Hentschel F, Dressler D, Abele M, Paus S
Department of Anaesthesiology, University of Bonn, Bonn, Germany.
Movement Disorders Section, Department of Neurology, Hannover Medical School, Hannover, Germany.
J Neural Transm (Vienna). 2017 Feb;124(2):245-251. doi: 10.1007/s00702-016-1639-x. Epub 2016 Nov 5.
Causes of cardiovascular autonomic dysfunction in cervical dystonia (CD) are poorly understood.

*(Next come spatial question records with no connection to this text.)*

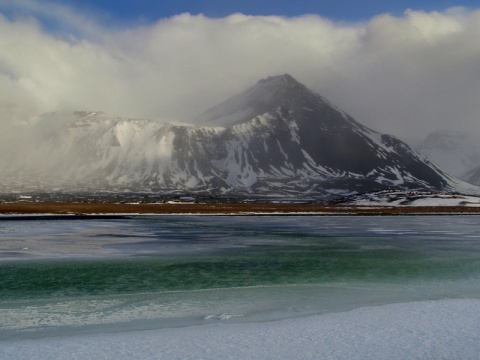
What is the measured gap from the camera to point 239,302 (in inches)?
838

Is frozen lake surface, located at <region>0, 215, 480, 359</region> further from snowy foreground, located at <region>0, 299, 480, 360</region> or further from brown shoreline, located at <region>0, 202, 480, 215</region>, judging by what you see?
brown shoreline, located at <region>0, 202, 480, 215</region>

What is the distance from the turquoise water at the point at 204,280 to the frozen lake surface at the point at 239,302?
7 cm

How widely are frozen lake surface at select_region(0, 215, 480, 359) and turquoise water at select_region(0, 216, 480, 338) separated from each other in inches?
2.7

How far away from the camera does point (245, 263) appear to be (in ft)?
109

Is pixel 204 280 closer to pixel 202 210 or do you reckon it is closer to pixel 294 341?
pixel 294 341

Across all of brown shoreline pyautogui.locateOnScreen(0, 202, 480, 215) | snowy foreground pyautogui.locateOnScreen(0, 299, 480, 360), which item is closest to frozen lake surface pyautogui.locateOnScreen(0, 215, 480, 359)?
snowy foreground pyautogui.locateOnScreen(0, 299, 480, 360)

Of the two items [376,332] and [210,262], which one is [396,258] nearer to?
[210,262]

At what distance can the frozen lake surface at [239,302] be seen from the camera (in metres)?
15.2

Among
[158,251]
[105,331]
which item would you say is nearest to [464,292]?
[105,331]

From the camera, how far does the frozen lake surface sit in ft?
50.0

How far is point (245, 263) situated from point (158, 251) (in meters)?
9.44

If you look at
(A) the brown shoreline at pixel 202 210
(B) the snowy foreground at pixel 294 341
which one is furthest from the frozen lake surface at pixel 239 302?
(A) the brown shoreline at pixel 202 210

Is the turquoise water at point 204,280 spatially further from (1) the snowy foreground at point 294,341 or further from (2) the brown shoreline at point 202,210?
(2) the brown shoreline at point 202,210

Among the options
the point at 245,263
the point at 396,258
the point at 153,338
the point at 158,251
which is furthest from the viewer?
the point at 158,251
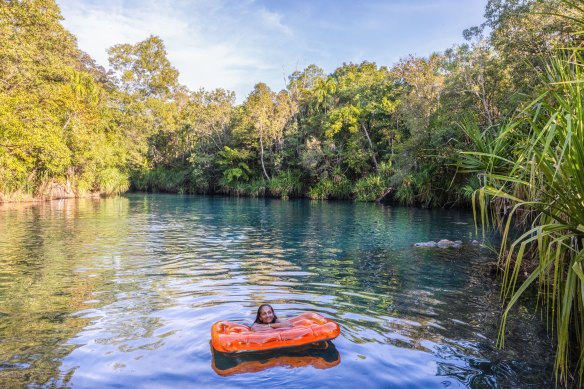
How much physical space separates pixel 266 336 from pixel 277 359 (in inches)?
10.7

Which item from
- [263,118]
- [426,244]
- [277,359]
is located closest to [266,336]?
[277,359]

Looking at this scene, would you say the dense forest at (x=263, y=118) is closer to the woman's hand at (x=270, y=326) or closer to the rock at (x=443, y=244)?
the rock at (x=443, y=244)

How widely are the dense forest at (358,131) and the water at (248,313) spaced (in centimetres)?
86

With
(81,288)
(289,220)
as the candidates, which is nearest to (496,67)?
(289,220)

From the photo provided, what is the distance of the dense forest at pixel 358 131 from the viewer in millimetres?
3363

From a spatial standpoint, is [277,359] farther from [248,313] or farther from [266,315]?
[248,313]

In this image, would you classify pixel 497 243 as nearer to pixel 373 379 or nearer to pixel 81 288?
pixel 373 379

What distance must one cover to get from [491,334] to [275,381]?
3051mm

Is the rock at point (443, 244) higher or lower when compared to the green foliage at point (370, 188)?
lower

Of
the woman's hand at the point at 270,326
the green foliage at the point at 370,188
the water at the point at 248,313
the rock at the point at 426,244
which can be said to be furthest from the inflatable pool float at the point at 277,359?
the green foliage at the point at 370,188

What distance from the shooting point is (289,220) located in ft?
64.8

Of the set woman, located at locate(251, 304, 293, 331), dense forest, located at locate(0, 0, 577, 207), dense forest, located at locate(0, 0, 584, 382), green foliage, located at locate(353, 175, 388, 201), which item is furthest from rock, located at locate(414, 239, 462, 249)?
green foliage, located at locate(353, 175, 388, 201)

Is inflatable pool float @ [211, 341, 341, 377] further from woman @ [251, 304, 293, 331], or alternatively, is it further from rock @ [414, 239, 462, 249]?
rock @ [414, 239, 462, 249]

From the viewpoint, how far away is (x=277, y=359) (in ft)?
15.2
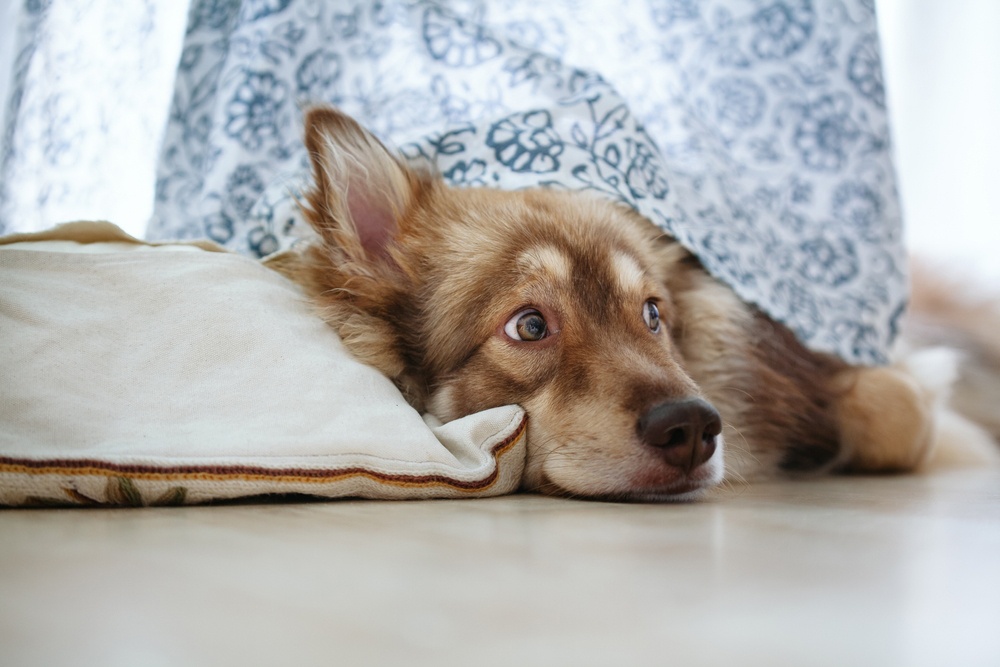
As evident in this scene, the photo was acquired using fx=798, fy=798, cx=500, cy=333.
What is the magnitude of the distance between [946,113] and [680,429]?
4.36 meters

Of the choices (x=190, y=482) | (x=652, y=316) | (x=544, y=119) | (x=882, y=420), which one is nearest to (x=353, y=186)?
(x=544, y=119)

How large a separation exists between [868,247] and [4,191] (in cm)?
298

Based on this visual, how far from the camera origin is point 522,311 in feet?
6.00

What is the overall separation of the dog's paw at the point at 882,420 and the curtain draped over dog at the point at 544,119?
14 centimetres

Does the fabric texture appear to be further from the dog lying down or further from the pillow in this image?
the pillow

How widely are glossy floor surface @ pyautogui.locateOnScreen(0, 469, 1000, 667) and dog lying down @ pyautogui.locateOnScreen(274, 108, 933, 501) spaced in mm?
277

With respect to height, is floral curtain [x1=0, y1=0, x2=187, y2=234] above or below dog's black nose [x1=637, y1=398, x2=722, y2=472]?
above

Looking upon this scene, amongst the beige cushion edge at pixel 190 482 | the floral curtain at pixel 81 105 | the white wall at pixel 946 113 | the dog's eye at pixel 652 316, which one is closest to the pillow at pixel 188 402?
the beige cushion edge at pixel 190 482

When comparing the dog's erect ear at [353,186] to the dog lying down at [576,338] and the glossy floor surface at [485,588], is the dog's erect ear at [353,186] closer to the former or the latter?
the dog lying down at [576,338]

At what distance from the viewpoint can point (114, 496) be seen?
4.39ft

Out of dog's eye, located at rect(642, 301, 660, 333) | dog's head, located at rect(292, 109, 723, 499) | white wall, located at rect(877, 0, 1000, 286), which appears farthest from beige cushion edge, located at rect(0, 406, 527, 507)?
white wall, located at rect(877, 0, 1000, 286)

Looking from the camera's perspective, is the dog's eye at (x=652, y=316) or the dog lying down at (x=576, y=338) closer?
the dog lying down at (x=576, y=338)

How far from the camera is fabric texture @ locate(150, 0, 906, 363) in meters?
2.21

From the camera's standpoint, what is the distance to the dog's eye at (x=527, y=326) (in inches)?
71.4
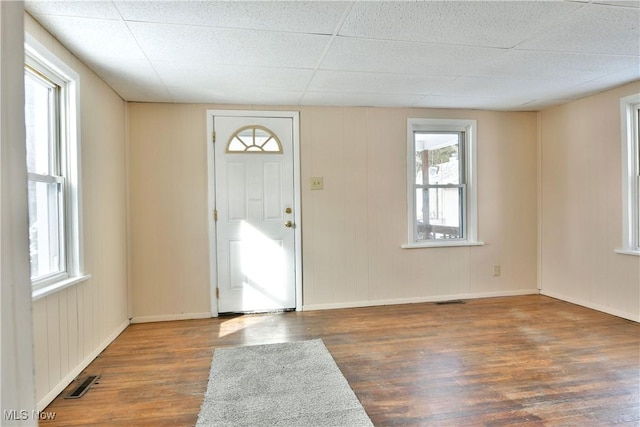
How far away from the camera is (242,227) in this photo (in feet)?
12.2

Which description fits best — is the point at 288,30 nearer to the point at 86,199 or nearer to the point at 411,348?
the point at 86,199

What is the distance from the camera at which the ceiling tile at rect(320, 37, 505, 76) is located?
2396 millimetres

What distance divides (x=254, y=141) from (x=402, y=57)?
69.0 inches

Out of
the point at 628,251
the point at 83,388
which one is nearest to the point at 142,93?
the point at 83,388

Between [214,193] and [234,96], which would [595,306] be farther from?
[234,96]

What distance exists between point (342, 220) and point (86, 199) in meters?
2.35

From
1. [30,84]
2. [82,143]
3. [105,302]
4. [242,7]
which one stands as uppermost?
[242,7]

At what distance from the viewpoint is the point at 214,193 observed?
12.0 feet

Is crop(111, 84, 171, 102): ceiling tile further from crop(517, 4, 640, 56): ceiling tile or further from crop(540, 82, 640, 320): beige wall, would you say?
crop(540, 82, 640, 320): beige wall

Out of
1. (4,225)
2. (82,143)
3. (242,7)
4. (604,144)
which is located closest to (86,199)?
(82,143)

Studies examining effects of botulinum neurotoxin (BoNT) therapy on heart rate variability (HRV) yielded contradictory results. There is compelling evidence that depression shifts autonomic balance towards sympathetic predominance. As depression is the most frequent non-motor symptom in CD, we sought to determine if it is associated to dysfunction of cardiovascular autonomic regulation. Standardized interviews, clinical examinations, self-rating forms, autonomic symptom questionnaire, and automated autonomic testing in outpatients with idiopathic CD were used. Cardiovascular autonomic screening encompassed five different analyses of HRV, and testing of orthostasis. 85 CD patients participated in the study. 21% of them had HRV impairment, 14% orthostatic hypotension. 30% of CD patients had symptoms of depression. In those, decreased HRV was more frequent than in CD patients without mood disturbance (40 vs. 13%; p = 0.008). CD patients with and without depression had no other significant differences, including demographics, dystonia severity, comorbidity, medication, or BoNT therapy. Cardiovascular autonomic imbalance with sympathetic predominance is a non-motor manifestation of CD, associated to depression. Impaired HRV is a cardiovascular risk factor, moreover, emphasizing the need to identify and treat depression in dystonia.
颈部肌张力障碍(CD)中心血管自主神经功能障碍的病因尚不清楚。研究肉毒杆菌神经毒素(BoNT)治疗对心率变异性(HRV)的影响,结果相互矛盾。有确凿证据表明,抑郁症会使自主神经平衡向交感神经占优势转变。由于抑郁症是CD中最常见的非运动症状,我们试图确定它是否与心血管自主神经调节功能障碍有关。我们对特发性CD门诊患者进行了标准化访谈、临床检查、自评量表、自主神经症状问卷和自动自主神经测试。心血管自主神经筛查包括对HRV的五种不同分析以及直立性低血压测试。85名CD患者参与了该研究。其中21%有HRV损害,14%有直立性低血压。30%的CD患者有抑郁症状。在这些患者中,HRV降低的情况比没有情绪障碍的CD患者更常见(40%对13%;p = 0.008)。有抑郁和无抑郁的CD患者在人口统计学、肌张力障碍严重程度、合并症、用药或BoNT治疗等方面没有其他显著差异。以交感神经占优势的心血管自主神经失衡是CD的一种非运动表现,与抑郁症有关。HRV受损是一种心血管危险因素,此外,这也强调了在肌张力障碍中识别和治疗抑郁症的必要性。